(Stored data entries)
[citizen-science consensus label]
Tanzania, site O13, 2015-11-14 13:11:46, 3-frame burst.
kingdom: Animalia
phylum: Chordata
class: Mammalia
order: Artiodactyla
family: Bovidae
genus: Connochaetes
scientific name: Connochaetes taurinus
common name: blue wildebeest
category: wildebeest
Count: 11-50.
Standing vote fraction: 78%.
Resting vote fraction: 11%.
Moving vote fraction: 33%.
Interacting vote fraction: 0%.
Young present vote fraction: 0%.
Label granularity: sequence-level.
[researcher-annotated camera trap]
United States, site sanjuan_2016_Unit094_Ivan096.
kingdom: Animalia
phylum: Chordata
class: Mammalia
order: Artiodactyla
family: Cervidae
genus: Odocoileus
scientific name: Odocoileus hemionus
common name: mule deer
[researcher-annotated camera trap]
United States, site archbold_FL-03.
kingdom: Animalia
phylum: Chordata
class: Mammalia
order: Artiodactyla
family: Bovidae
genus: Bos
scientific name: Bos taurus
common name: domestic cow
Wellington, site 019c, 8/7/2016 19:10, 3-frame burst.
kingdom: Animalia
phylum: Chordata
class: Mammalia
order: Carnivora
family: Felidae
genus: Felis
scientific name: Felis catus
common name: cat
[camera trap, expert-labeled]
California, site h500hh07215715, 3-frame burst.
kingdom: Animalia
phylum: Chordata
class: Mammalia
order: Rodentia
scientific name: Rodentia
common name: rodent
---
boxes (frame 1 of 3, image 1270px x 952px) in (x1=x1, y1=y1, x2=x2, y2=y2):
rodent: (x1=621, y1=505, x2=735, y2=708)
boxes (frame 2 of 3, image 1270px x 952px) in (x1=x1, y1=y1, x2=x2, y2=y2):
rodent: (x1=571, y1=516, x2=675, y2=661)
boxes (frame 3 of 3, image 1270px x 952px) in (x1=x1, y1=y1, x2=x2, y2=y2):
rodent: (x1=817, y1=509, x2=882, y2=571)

**REQUIREMENT:** In the entries above, find each line that has the word "United". Copy it.

**RESULT FOR THIS TASK:**
United States, site sanjuan_2016_Unit094_Ivan096.
United States, site archbold_FL-03.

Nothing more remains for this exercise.